> [TASK ITEM]
Read the passage about Larry Flynt and decide whether each statement agrees with it. Answer yes or no for each, and quote the words of the passage that decide it.
1. Flynt's suite is on the thirty-eighth floor of the Park Lane Hotel.
2. Herald Price Fahringer arrives wearing a gray shirt.
3. In the evening performance, Flynt wears the same T-shirt as in the matinee.

> [SOURCE DOCUMENT]
----

Larry Flynt and company have just checked into a suite, nonpresidential, on the thirty-eighth floor of the Park Lane Hotel, facing Central Park. Within an hour there are almost twenty people in the living room, including Joe and Shirley Wershba, both of CBS News; Ad Lighthall, whose business card reads, “Adroit Enterprises, Salem, Oregon”; Alan Graham, who says he is producing a movie about Jim Morrison that Flynt is financing; a New York “media consultant” named Irwin Billman; and, of course, the CNN crew, the nurse, the lawyer, the evangelist, the armed bodyguards, the chief of security, the minister of everything. Elegance enters around six, in the person of Herald Price Fahringer, the aristocratic lawyer who lost the Claus von Biilow case. In his impeccable Paul Stuart suit, his blue shirt with white collar, his highly polished English slip-ons, he has come to see his client, the pornographer who is running for president, the provocateur in trouble with the Supreme Court. “You’ve been waitin’ all your life for this one— we’re gonna subpoena every fuckin’ one of’em,” is the way Flynt greets him. “Includin’ Sandra.” Then he asks this highly paid, exquisitely turned-out defender of the First Amendment, “Do you know there’s no toilet for the handicapped in the Supreme Court? I think we ought to sue ’em an’ make ’em put one in.”
The Larry Flynt Show starts all over again, the evening performance almost a word-for-word repeat of the matinee. The monologue encompasses, somehow, every question mark in recent American history, from the Bay of Pigs debacle to Jessica Savitch’s death, always returning, somehow, to Korean Air Lines flight 007 and Congressman Larry McDonald, the late chairman of the John Birch Society in whose district Flynt was shot nearly six years ago. The only thing that’s changed is the star’s T-shirt: this one bears the slogan “Larry Flynt for President” and features a cartoon woman spread-eagled around the Capitol dome.

----

> [DATA EXTRACTS]
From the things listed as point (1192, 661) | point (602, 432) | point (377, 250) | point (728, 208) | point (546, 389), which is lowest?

----

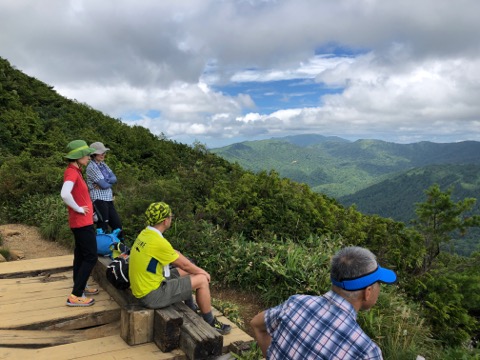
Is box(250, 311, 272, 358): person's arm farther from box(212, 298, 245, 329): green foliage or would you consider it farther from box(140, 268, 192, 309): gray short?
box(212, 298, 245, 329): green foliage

----

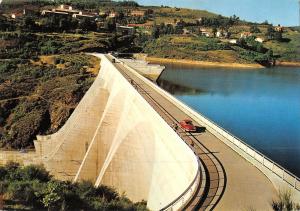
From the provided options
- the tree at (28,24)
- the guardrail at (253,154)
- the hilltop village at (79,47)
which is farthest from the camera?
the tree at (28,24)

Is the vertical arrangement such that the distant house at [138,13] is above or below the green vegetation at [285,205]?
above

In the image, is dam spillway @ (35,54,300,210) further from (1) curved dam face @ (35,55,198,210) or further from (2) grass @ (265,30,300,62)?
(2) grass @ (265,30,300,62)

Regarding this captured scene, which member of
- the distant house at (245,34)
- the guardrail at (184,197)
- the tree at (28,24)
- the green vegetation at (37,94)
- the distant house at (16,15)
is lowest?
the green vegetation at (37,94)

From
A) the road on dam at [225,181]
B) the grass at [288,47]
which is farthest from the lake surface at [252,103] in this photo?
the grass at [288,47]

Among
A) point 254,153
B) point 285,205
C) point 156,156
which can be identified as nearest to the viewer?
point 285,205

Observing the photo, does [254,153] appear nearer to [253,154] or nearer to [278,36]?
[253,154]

----

> [ANSWER TO THIS PROBLEM]
1. Yes: "on the thirty-eighth floor of the Park Lane Hotel"
2. No: "his blue shirt with white collar"
3. No: "The only thing that’s changed is the star’s T-shirt"